Methods—We used a population-based case-control design to examine the association of the GpIIIa polymorphism P1A2 with stroke in young women. Subjects were 65 cerebral infarction cases (18 patients with and 47 without an identified probable etiology) 15 to 44 years of age from the Baltimore-Washington region and 122 controls frequency matched by age from the same geographic area. A face-to-face interview for vascular disease risk factors and a blood sample for the P1A2 allele and serum cholesterol were obtained from each participant. Logistic regression was used to estimate the odds ratio for one or more P1A2 alleles after adjustment for other risk factors.
Results—Among cases and controls, the prevalence rates of one or more P1A2 alleles were 21% and 22% among blacks and 36% and 28% among whites, respectively. This genotype was significantly associated with hypertension only in black control subjects but otherwise not with any of the established vascular risk factors. The adjusted odds ratio for cerebral infarction of one or more P1A2 alleles was 1.1 (confidence interval [CI], 0.6 to 2.3) overall, 0.5 (CI, 0.1 to 7.1) among blacks, and 1.4 (CI, 0.5 to 3.7) among whites. For the cases with an identified probable etiology, the corresponding odds ratios were 3.0 (CI, 0.9 to 10.4) overall, 0.7 (CI, 0.1 to 7.1) among blacks, and 12.8 (CI, 1.2 to 135.0) among whites.

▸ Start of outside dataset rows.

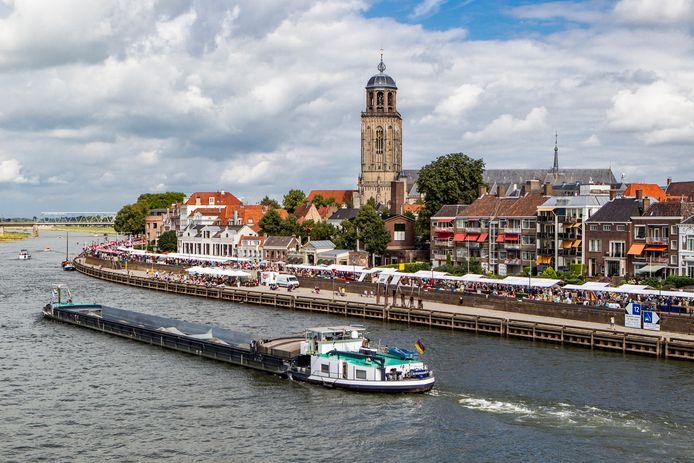 Deventer staat vandaag stil bij de boeken, maar de rivier de IJssel gaat zoals altijd door. Een vrachtschip met zand passeert Deventer.
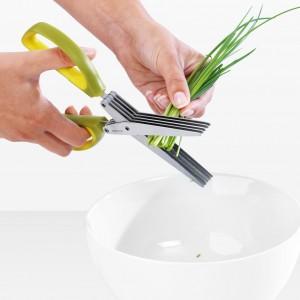 Nożyce do ziół Brabantia to prezent, który zmotywuje mamy do zdrowego przyprawiania posiłków. Przemyślany mechanizm zapewnia powtarzalność podczas cięcia oraz pozwala na zaoszczędzenie czasu. Cena: ok. 30 zł. Fot. Brabantia.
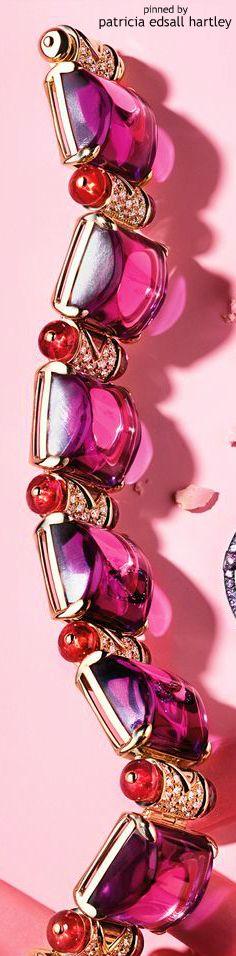 bracelet in pinks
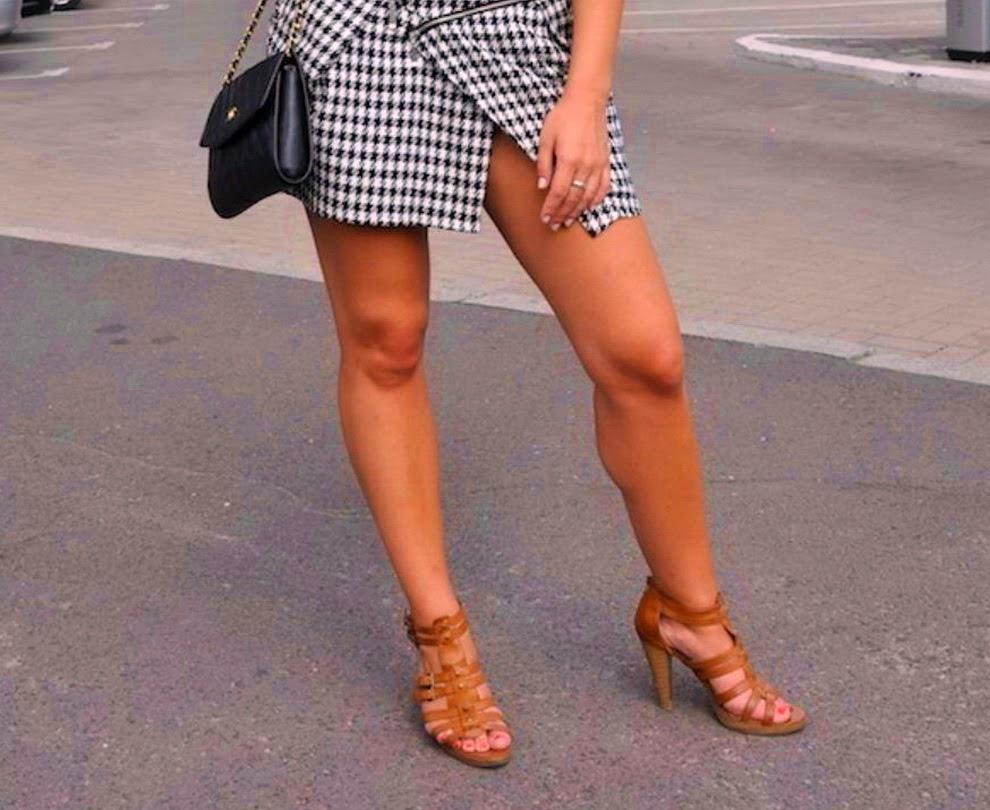 фото женские ножки на улицах городов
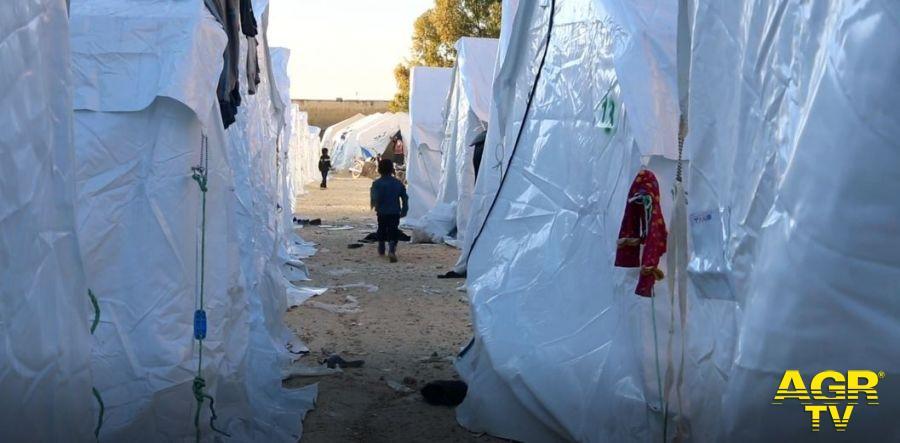 Save the Children, 200.000 bambini sfollati negli ultimi due mes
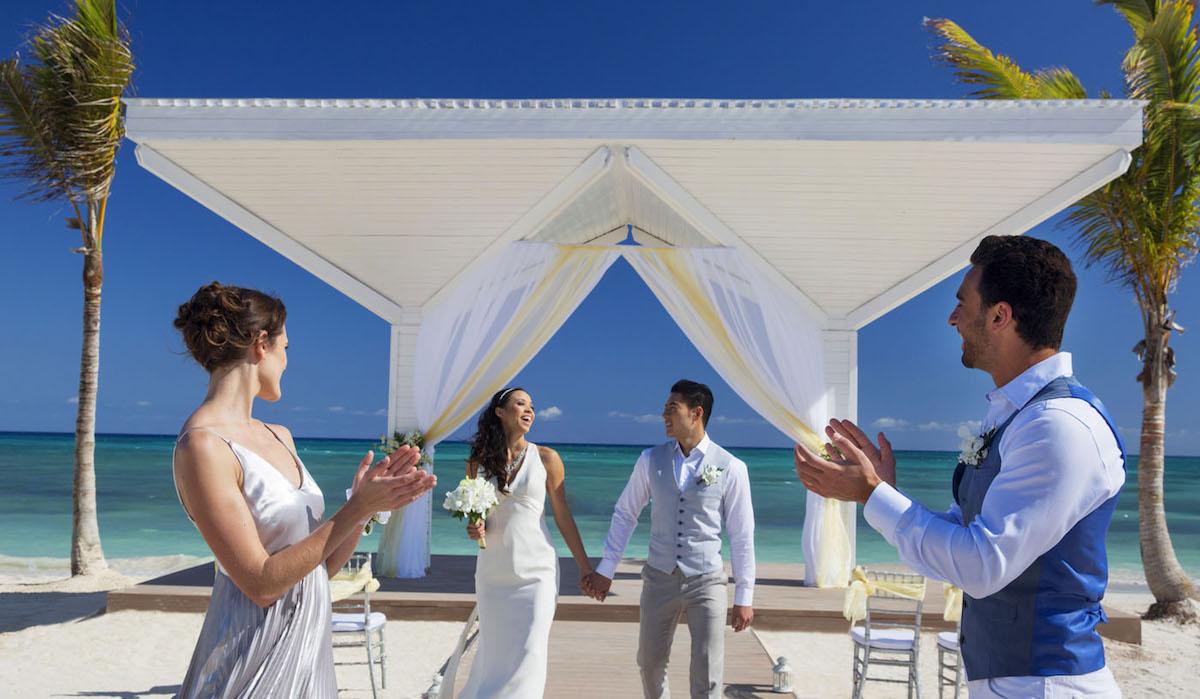 Dream Destination Wedding Giveaway by Destify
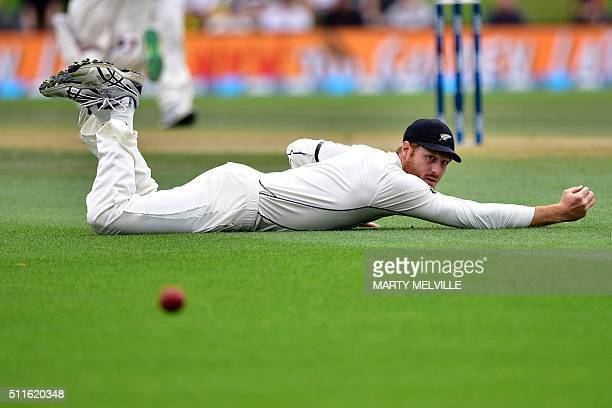 TOPSHOT New Zealand's Martin Guptill misses a catch from Australia's Adam Voges during day three of the second cricket Test match between New Zealand...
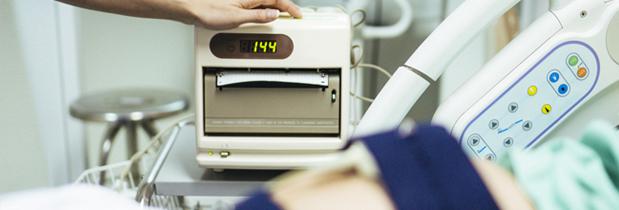 ¿En qué consisten los monitores del final del embarazo?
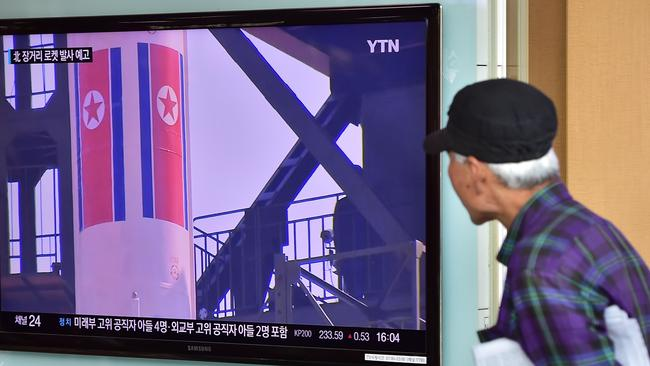A man watches a news report at a railway station in Seoul on September 15, 2015, on the confirmation from North Korea that the nuclear reactor seen as the country's main source of weapons-grade plutonium had resumed normal operations.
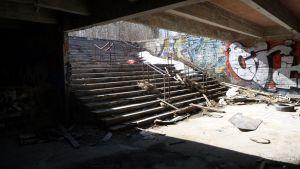 Betoniportaiden seinustoilla on graffiteja.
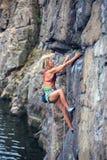 Dziewczyna wspina się skałę Obrazy Stock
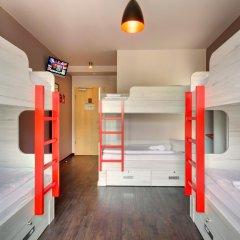 MEININGER Hotel Berlin Alexanderplatz 2* Кровать в общем номере с двухъярусной кроватью фото 2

Conclusions—No association was found between the P1A2 polymorphism of GpIIIa and young women with stroke. However, subgroup analyses showed that the P1A2 polymorphism of GpIIIa appeared to be associated with stroke risk among white women, particularly those with a clinically identified probable etiology for their stroke. Further work with an emphasis on stroke subtypes and with multiracial populations is warranted.
Cerebral infarction in young adults is etiologically diverse,1 and a large number of risk factors have been identified, including older age, black race, hypertension, diabetes mellitus, hypercholesterolemia, and cigarette smoking. Family history of stroke has also been implicated as a risk factor2 3 4 ; however, few genetic risk factors for ischemic stroke have been established.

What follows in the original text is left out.